Most Home Care Agencies Plan to Continue Remote Onboarding, Work Arrangements Post-COVID-19

For months now, home care experts have echoed the same prediction: COVID-19 will have a lasting impact on the industry. 

Now, new data is backing up those anecdotal claims, painting a picture of what the nonmedical home care landscape of the future will look like. It’s not quite the Jetsons, but it’s headed that direction.

When the COVID-19 crisis hit the U.S. earlier this year, home care providers were forced to pivot. They transitioned office-based staff to working from home, implemented new virtual training and care solutions, and donned personal protective equipment, in some cases, for the first time ever.


While the innovations were adopted under less-than-ideal circumstances, their benefits look to be long-lasting, according to new survey data from Home Care Pulse, an Idaho-based market research and education firm.

“Remote work [and training] is going to be huge,” Home Care Pulse CEO Erik Madsen told Home Health Care News. “There’s some really interesting things to watch from an innovation perspective over the next year.”

Home Care Pulse’s latest Home Care Benchmarking Study suggests the same. The report details the state of home care in 2019, as well as the impact the coronavirus has had on the industry this year. The results were released Tuesday.


Of nearly 900 home care organizations that participated in the study, 63% said they intend to continue newly adopted virtual hiring interview practices even after the COVID-19 crisis subsides. Before COVID-19, only 5% of respondents were conducting virtual interviews.

Online training, on the other hand, was more common pre-COVID-19, with more than 34% of participants taking advantage of virtual training. Post-coronavirus, that figure will exceed 75%, according to the benchmarking study.

Even before the survey results were in, Madsen saw the writing on the wall, thanks to a well-timed transaction. Back in February, Home Care Pulse merged with In The Know Caregiver Training, which provides e-learning solutions for front-line home care workers nationwide.

“Our training platform exploded with caregivers going on and getting all their certification training during COVID-19,” he said. “I think it’s just a new way of looking at how to educate and how to arm these caregivers with the skills they need.”

While caregiver training is not required in every state — only 30 have some form of licensure requirements for home care agencies — some believe COVID-19 could change that.

-=-=-

**Questions:**
a) According to the home care article, what share of respondents were conducting virtual interviews before COVID-19?
b) Echo the home care article between "Of nearly 900" and "care workers nationwide.", inclusive.
c) How would you carry on the home care article from its final sentence?
The data after this point is separate from the home care article.

**Data extract:**
-=-=-

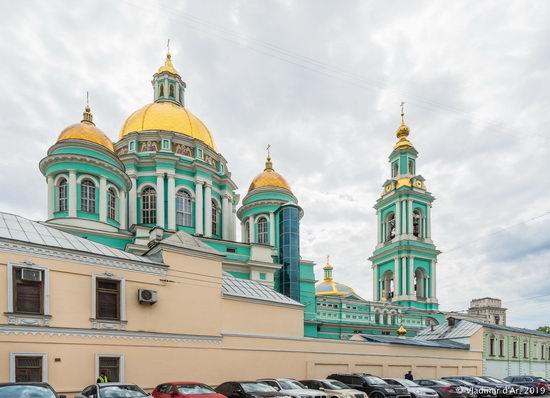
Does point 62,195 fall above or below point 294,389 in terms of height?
above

-=-=-

**Expected responses:**
a) Only 5%.

b)
Of nearly 900 home care organizations that participated in the study, 63% said they intend to continue newly adopted virtual hiring interview practices even after the COVID-19 crisis subsides. Before COVID-19, only 5% of respondents were conducting virtual interviews.

Online training, on the other hand, was more common pre-COVID-19, with more than 34% of participants taking advantage of virtual training. Post-coronavirus, that figure will exceed 75%, according to the benchmarking study.

Even before the survey results were in, Madsen saw the writing on the wall, thanks to a well-timed transaction. Back in February, Home Care Pulse merged with In The Know Caregiver Training, which provides e-learning solutions for front-line home care workers nationwide.

c)
Regardless, Madsen says offering a blended approach, with both in-person and virtual training, is best practice to prepare caregivers for the job.

Plus, agencies that do it have revenues about 21% higher on average than those who don’t.

Another new innovation home care agencies plan to keep around post-coronavirus: remote work options for both office staff and caregivers.

Of those surveyed, 51% said they intend to keep new remote work options for staff — such as billing personnel and other office workers — post-COVID-19. Before, only 9.6% allowed remote work.

“I would not be investing in social office space,” Madsen said. “I think there’s going to be a surplus of that, as people figure out that they can work as effectively remotely as they can in an office.”

If home care agencies fully embrace the work-from-home model, they could improve their otherwise thin margins by saving on rent.

On top of that, the study suggests another 48.6% and 24.6% will keep up newly implemented non-traditional visit formats and telehealth, respectively, which could mean more work-from-home opportunities for caregivers. 

Perhaps the most promising finding from the benchmarking study suggests that caregivers could be easier to keep in 2020. Historically, caregiver turnover has been astronomical, hitting a high of 82% in 2018.

But in 2019, turnover plummeted to 64.3%, the data suggests.

From record unemployment lows in 2019 to record highs amid COVID-19 prompting less job hopping, Madsen anticipates that number will only continue to tumble, at least in the short term.

“I think you’re going to see caregiver turnover actually trend downward, at least for the next 18 months,” he said.